During Moon's campaign and since taking office in May, he's made it clear he plans to re-engage with North Korea after communications ground to a halt under previous administrations.

According to the Unification Ministry, the last official inter-Korea talks were held in December 2015. They followed a period of escalating tensions during which South Korean soldiers were injured by landmines in the Demilitarized Zone and the neighbors exchanged artillery fire across the border.

North Korea has said in public statements that it wants an official end to the Korean War. The conflict was halted by a 1953 armistice but no peace treaty has been signed. It also wants nothing short of full normalization of relations with the U.S. and to be treated with respect and as an equal in the global arena.

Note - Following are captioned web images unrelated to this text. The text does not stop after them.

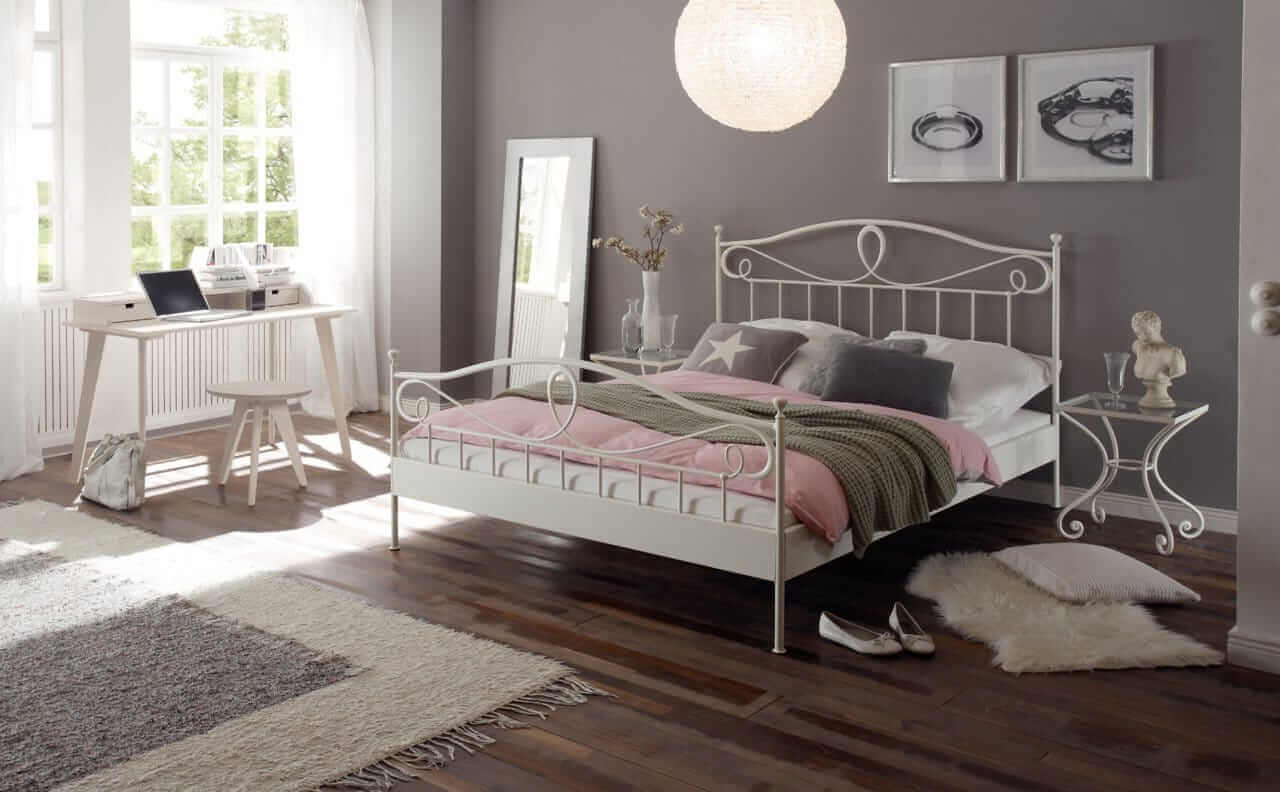 Full Size of Metallbett 100x200 Hasena Romantic Lurano Bett Betten Weiß Wohnzimmer Metallbett 100x200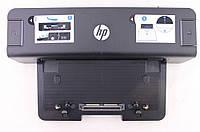 Док-станция HP HSTNN-I11X HP EliteBook HP ProBook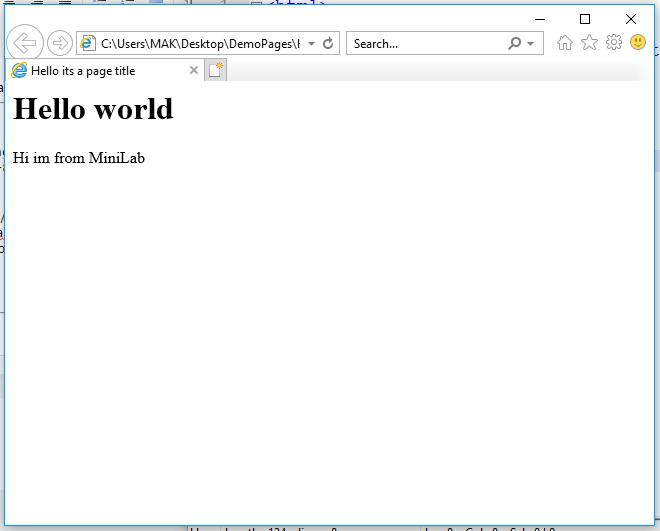 HTML শেখা। তৃতীয় পর্ব। #HTML Thisis11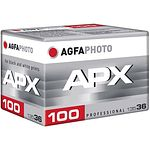 AGFAPHOTO Pan APX 100, 135-36 NEW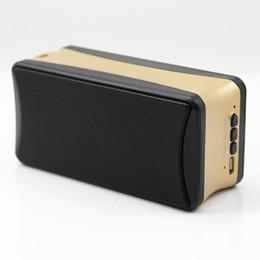 Mini Bluetooth speaker Portable Wireless speaker Home Theater Party Speaker Sound System 3D stereo Music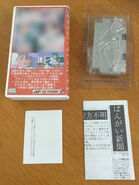 SMCH2.5 MnLLP box 2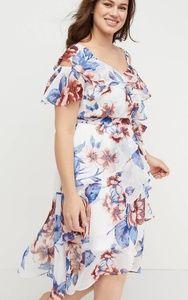 Lane Bryant Floral Ruffle Midi Dress, Size 18, NWT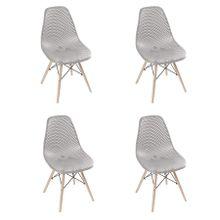conjunto-de-cadeiras-design-eames-colmeia-em-pp-preta-a-EC000026532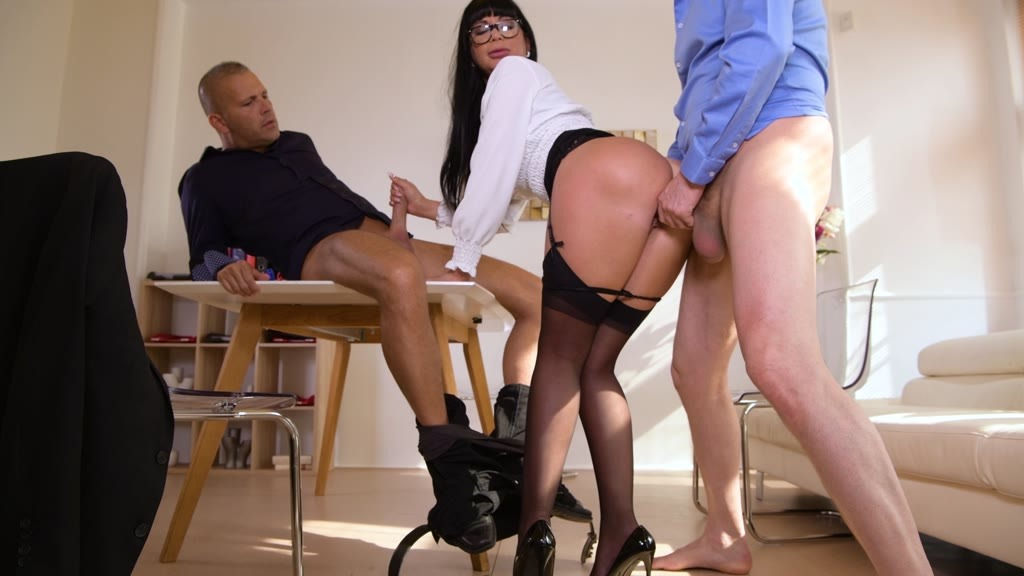 Milf boss Valentina Ricci orders double penetration threesome in the office...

Ahead of the Games, Moon has asked the U.S. to delay annual military drills with South Korea that are due to begin next month. Washington has yet to respond.

Since taking office, President Donald Trump's harsh rhetoric has signaled his administration's hard-line stanceagainst North Korea's nuclear ambitions. Pyongyang has responded in kind by deriding the U.S. leader and threatening war.

The U.S. military has also conducted large-scale shows of force in the region, while Kim increased the pace of ballistic missile tests over the past year.

Amid the tensions, the North Korean dictator said Monday that "a nuclear button is always on my desk."

Kim added: "The entire United States is within range of our nuclear weapons."

Image: Kim Jong Un's New Year's Day address since 2013
A combination image of file photos shows North Korean leader Kim Jong Un giving his New Year's Day address from 2013-2018. KCNA

In September, North Korea conducted its sixth and most powerful nuclear test. However, analysts say that based on the current evidence it's hard to prove or debunk North Korea's claim that it can now hit faraway American targets such as New York or Washington, D.C.

Sen. Lindsey Graham (R-S.C.) said on Twitter Monday that allowing North Korea to participate in the Olympics "would give legitimacy to the most illegitimate regime on the planet." He also suggested that the U.S. should not participate in the Games if athletes from the North did.

Graham also called North Korea's offer for talks an "absurd overture."

The International Olympic Committee is the formal channel for deciding which countries are invited.